—QUARANTE-SEPT—

David n’a pas de mal à repérer Angelo.

Le motard trône au milieu de tout ce cirque.

Là où il y a le plus de lumière.

Là où les flammes trouent la nuit.

David met le cap sur lui et pilote au ralenti entre les groupes de personnes et les braseros.

Quand il s’approche, il sent Julie se raidir dans son dos.

Désolé

Il faut que tout ça se fasse

Je ne vois pas d’autre moyen

Une grande détermination agite tout le corps du jeune homme.

Ses dents sont serrées, ses poings crispés sur les poignées du guidon.

— Salut mon pote, se réjouit Angelo en le voyant approcher. Tu relèves le défi ?

Il attend que David descende de moto et lui donne l’accolade.

L’accolade des traitres

Couteau planté dans le dos

Fils de pute


— En venant ce soir, tu entres dans la cour des grands !

Tu ne peux pas savoir

Julie refuse de lui serrer la main, le visage fermé, la méfiance gravée sur les traits.

— Je t’inscris dans le tournoi ? balance Angelo l’air narquois.

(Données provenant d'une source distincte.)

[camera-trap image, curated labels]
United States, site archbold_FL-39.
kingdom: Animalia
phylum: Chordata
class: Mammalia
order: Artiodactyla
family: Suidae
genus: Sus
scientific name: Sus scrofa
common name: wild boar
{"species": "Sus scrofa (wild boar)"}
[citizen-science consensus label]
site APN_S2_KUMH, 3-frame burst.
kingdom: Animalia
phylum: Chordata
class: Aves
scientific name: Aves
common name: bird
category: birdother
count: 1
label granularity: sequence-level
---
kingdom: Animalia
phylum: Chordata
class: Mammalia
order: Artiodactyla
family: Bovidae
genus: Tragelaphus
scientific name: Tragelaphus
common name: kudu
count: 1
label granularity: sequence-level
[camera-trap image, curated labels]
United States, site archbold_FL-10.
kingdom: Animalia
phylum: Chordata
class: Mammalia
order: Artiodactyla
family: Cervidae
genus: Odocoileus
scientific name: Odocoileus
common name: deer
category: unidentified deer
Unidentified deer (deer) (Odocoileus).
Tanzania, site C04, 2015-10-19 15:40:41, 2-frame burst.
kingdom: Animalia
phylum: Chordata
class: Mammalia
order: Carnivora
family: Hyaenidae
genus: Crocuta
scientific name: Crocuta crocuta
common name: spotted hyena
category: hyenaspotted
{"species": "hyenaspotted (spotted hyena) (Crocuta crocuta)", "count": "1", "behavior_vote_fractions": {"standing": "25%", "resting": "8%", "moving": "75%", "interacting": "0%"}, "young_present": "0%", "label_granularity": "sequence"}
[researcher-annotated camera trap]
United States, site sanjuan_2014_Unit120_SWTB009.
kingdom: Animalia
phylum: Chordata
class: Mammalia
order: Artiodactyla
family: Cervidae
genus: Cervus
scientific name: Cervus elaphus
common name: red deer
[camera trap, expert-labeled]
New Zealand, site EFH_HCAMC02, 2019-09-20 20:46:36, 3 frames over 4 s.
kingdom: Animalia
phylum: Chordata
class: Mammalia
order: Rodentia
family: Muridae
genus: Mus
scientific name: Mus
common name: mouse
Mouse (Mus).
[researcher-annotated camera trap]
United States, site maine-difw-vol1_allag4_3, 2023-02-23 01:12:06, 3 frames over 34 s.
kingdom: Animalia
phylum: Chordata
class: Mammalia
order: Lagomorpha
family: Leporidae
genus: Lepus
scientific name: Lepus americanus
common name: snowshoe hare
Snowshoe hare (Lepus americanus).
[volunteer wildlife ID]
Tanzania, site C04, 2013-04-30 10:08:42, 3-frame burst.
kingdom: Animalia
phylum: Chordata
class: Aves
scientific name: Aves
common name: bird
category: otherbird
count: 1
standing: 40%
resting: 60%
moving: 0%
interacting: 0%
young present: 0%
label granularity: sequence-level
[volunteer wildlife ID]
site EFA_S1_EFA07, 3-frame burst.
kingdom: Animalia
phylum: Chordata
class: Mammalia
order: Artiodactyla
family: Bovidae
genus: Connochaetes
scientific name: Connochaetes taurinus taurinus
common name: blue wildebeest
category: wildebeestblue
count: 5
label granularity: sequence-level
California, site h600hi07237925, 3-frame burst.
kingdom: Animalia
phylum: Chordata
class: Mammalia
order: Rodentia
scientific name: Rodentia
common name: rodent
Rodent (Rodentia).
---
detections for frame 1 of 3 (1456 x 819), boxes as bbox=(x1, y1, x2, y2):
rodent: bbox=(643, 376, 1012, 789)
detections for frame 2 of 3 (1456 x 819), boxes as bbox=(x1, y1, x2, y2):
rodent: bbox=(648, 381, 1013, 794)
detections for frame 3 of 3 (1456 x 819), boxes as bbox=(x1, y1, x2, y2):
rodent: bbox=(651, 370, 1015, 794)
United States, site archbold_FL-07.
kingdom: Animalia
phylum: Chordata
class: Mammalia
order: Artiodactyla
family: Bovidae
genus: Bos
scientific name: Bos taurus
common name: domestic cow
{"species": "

L’air t’es certain gamin ?

David répond d’un geste du menton.

— Tu seras appelé quand se sera ton tour. Profites-en pour mater !

David ne suit pas le motard dans la foule de ses groupies à demi-shootées.

Il observe les lieux.

Un espace rectangulaire délimité par des feux reprend l’ancienne piste terreuse et herbeuse ayant permis l’acheminement et le montage des hautes éoliennes qui coiffent le sommet de la falaise.

Une terrain de course improvisée.

Les pales des énormes hélices apparaissant et disparaissant dans la lumière vacillante des braseros, ajoutant un air futuriste au décors moyen-âgeux.

Depuis des tribunes de fortune installées tout le long du champ ombreuses un public nombreux se presse pour suivre le spectacle.

Le show.

Les règles n’ont pas l’air bien compliquées.

David et Julie observent deux coureurs prendre place à une extrémité du champ, faisant ronfler les moteurs de leur moto, accompagnés de cris, de danses, d’encouragements et sous les applaudissements. Une femme à moitié nue, longue chevelure noire tenue par une casquette dissimulant à peine ses seins, tient deux drapeaux levés. Et les abaissent quand elle sent que les deux pilotes sont chauds comme des pots d’échappement.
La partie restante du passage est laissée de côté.